Eine Ode an die Freiheit
Die Freiheit ist auch so eine Chimäre. Was hat es mit ihr auf sich? Freiheit ist ein riesiges Wort. Ein Wort mit äußerstem Schwergewicht. Westernhagen besingt sie in einem Lied. Man hat ihr sogar große Statuen gebaut. Freiheit eignet sich immer als äußerst positiv besetzter Werbeslogan. Warum hat die Freiheit für den Menschen so eine große Bedeutung und gibt es überhaupt echte Freiheit? Oder ist das nur ein Trugschluss?

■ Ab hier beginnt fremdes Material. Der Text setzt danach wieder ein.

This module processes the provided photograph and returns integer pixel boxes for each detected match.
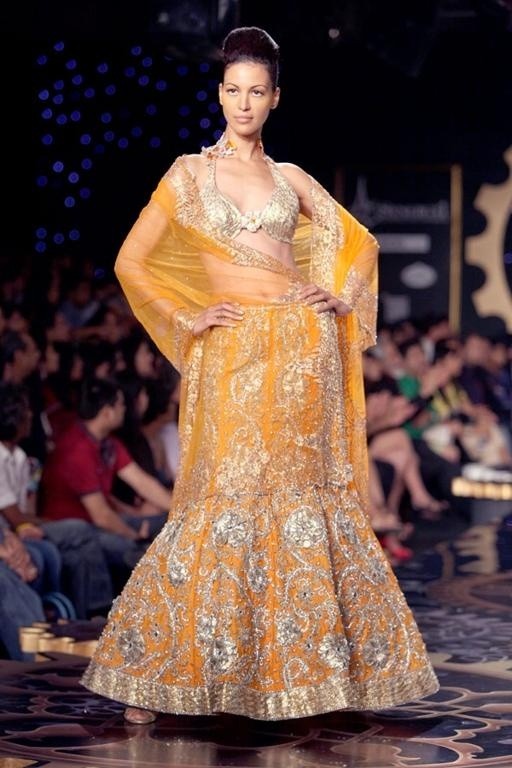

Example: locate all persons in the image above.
[79,24,442,725]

Ich bin darauf gekommen, darüber nachzudenken, weil ich nach dem freien Willen gefragt wurde. Ohne Zweifel hat die Freiheit mit dem freien Willen zu tun. Wie kann ich nun der Bedeutung der Freiheit auf die Spur kommen?
Alles beginnt damit, eine Wortbedeutung gänzlich in Frage zu stellen. Wörter sind oftmals untaugliche Container von Dingen, die es gar nicht so gibt. Aber indem es diese Wörter gibt, suggeriert es uns, das es auch die Bedeutung, also das Ding an sich, hinter dem Wort gibt. Jeder Gedanke muss zunächst einmal kurz geglaubt werden vom Gehirn, um auch verstanden zu werden. Gibt es Freiheit wirklich? Daran gibt es echte Zweifel. Der Freiheitsbegriff ist einerseits etwas sehr Abstraktes. Denn so richtig greifen kann man sie nicht. Sie äußert sich im Nichtvorhandensein von Einschränkungen, Grenzen oder Fremdbestimmung. Die Unfreiheit kann man wesentlich besser fassen, sogar umfassen und daran rütteln, nämlich in Form der Stahlstäbe und Gitter der Gefängnistüren und -Fenster. Die schwedischen Gardinen. „Hinter Gittern.“
Etwas nicht Vorhandenes jedoch lässt sich für das Gehirn nicht sonderlich gut abbilden, noch bewusst machen. Und deshalb ist die Freiheit auch so schwer zu „greifen“. Freiheit ist auch ein Lebensgefühl. Als Selbständiger kenne ich das, morgens aufzuwachen und selbst zu bestimmen was man tut, frei in der Entscheidung sein, – und nun kommt gleich wieder – nichts ist ohne sein Gegenteil wahr – bereits hier wird deutlich, dass die Freiheit auf der anderen Seite der Waagschale auch Verantwortung bedeutet. Die Freiheit der Selbstständigkeit kann langfristig in ihrem selbsterhaltenden Gegenpart nur durch eine selbstauferlegte Unfreiheit, der Bewusstheit der Selbstdisziplin, diese aber zu mindestens vermeintlich selbstgewählten Form, aufrechterhalten werden. Und da haben wir es schon wieder. Der Ruf nach grenzenloser Freiheit ist ergo absurd, ein Irrglaube und Irrlicht, der ihre Gegenteiligkeit ausblendet.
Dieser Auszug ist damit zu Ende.